The smile of Ekrem Cetin

17 images Created 20 Oct 2021

Syrian civil war

Kilis, September 2013. By now, the Syrian revolution has turned into a civil war. More than 2.000.000 Syrians have left their country. 492.000 fled to turkey. Despite two major UNHCR-led refugee camps in Kilis province, the vast majority of Syrian refugees is on its own living in makeshift camps and housings like the Ekrem Cetin Mosque. Of the estimated 45.000 refugees in Kilis, only one third finds shelter in the official camps, the other 31.000 people are on their own.

One refugee states the number of those living here to be 800 to 900 people. In another inofficial camp about one kilometer down south, there are said to be 2000. Whether those number are correct or rather an expression of desperation, I cannot judge. It is a fact, however, that here, a very large number of people have to share a very limited amount of space. Viewed from the outside, the courtyard seems to be bursting with tents.

Tents, fashioned from anything that might offer protection: tarps, cardboard, plastic bags. The entire area is covered by a network of ropes. Many of the tents are not waterproof and do not sufficiently shield from the elements. Those living here do not know how long they may have to stay. There is no certainty about if or when they might be transfered to a larger camp. Everyone fears having to spend the looming winter here.

The constant state of limbo is draining. Many almost consider heading back to Syria. But the situation there has not improved either, in fact, the developments of the last weeks have only made it even more dangerous. Over the course of the most recent battles over the border town of Azaz in Northern Syria, the border has been closed. Help hardly reaches those who need it.

Most of the camp’s inhabitants are from the regions of Idlib and Aleppo and reached Turkey about two months ago. In the beginning, they were told that they would be moved to one of the big refugee camps.

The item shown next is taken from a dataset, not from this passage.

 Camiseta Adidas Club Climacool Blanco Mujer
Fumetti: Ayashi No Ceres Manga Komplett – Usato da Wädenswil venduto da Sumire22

One and a half months later however, they have now come to settle in the mosque’s courtyard. This may be a minor improvement, but remains a small comfort amidst the desolation of their situation. According to them, apart from the few blue plastic tarps, none of the promised aid has reached them.

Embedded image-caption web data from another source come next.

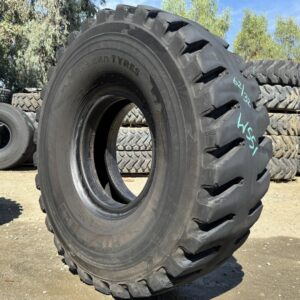 <font color='#da2127' font size ='2'><b>18.00X25 Nokian Tyres OTR Tire E-4 HTS G2 E4 40-Ply </font></b><br><font size ='1' color='grey'>CONDITION: </font><font size ='2'>Used<br><font size ='1' color='grey'>TREAD DEPTH:</font><font size ='2'>  62/32nds<br><font size ='1' color='grey'>DETAILS:</font><font size ='2'> Clean<br><font size ='1' color='grey'>REF #:</font><font size ='2'> W551<br><font size ='1' color='grey'>LOCATION:</font><font size ='2'> San Jacinto, CA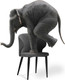 Миниатюра изображения товара Стул Woodville Алсисар (катания графит/черный)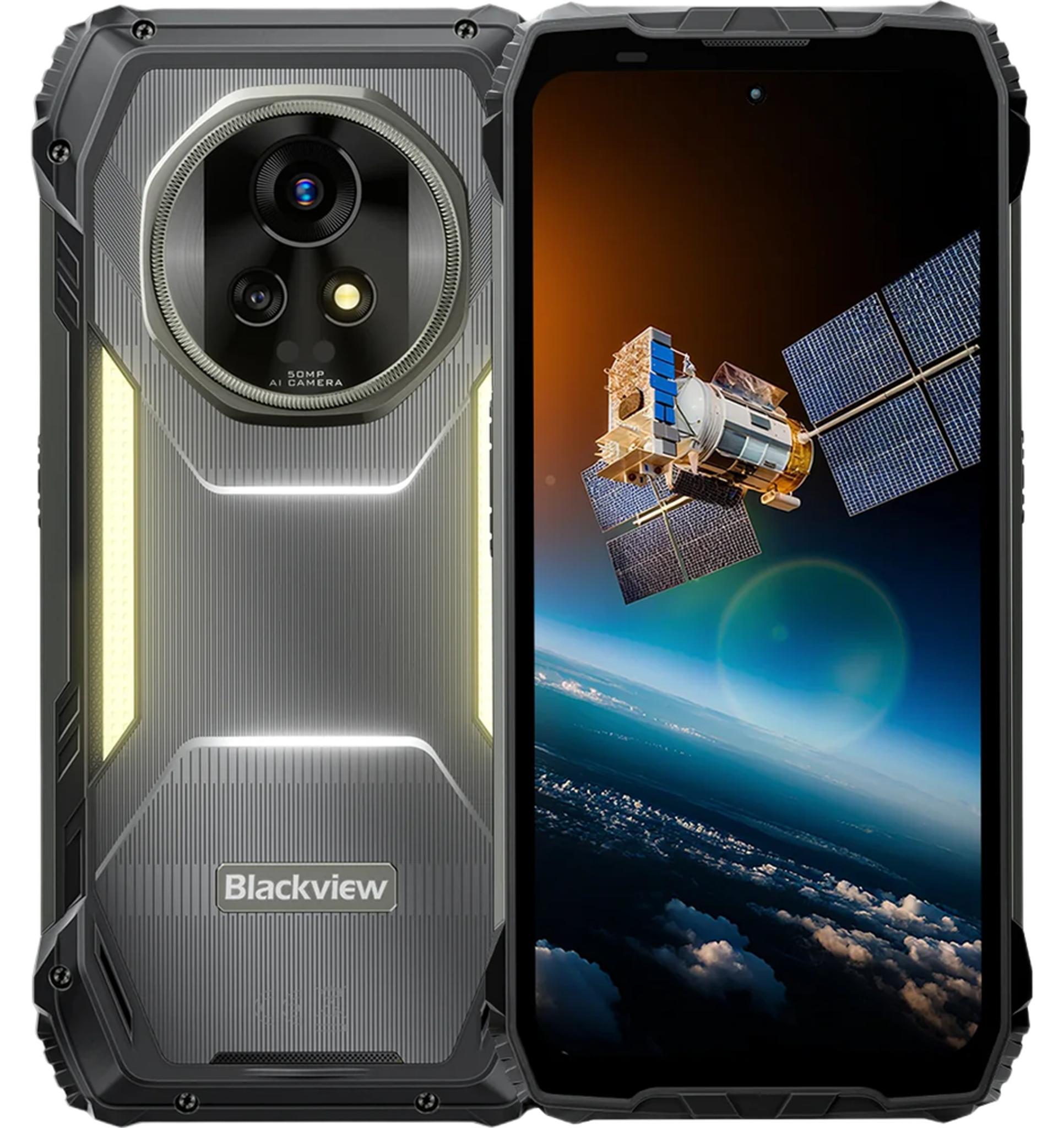 Smartphone Blackview Xplore 2 Satellite, 5G, 6,73 Zoll AMOLED, 12 GB RAM, 256 GB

Kitchen facilities are not available, all cooking has to be carried out over open fire outside the mosque.

It is the women and children that are truly admirable. Despite of everything, they manage to retain their humanity; they laugh and joke, are interested and hospitable. They don’t seem to be focused on their loss. Rather than trying to convince me of their – without a doubt terrible – fate, they just seem happy about seeing an unfamiliar face, something new.

I get invited for tea, asked to sit with them. Touched and humbled, I have no choice but to take them up on their offer and to look into their friendly faces for a little longer.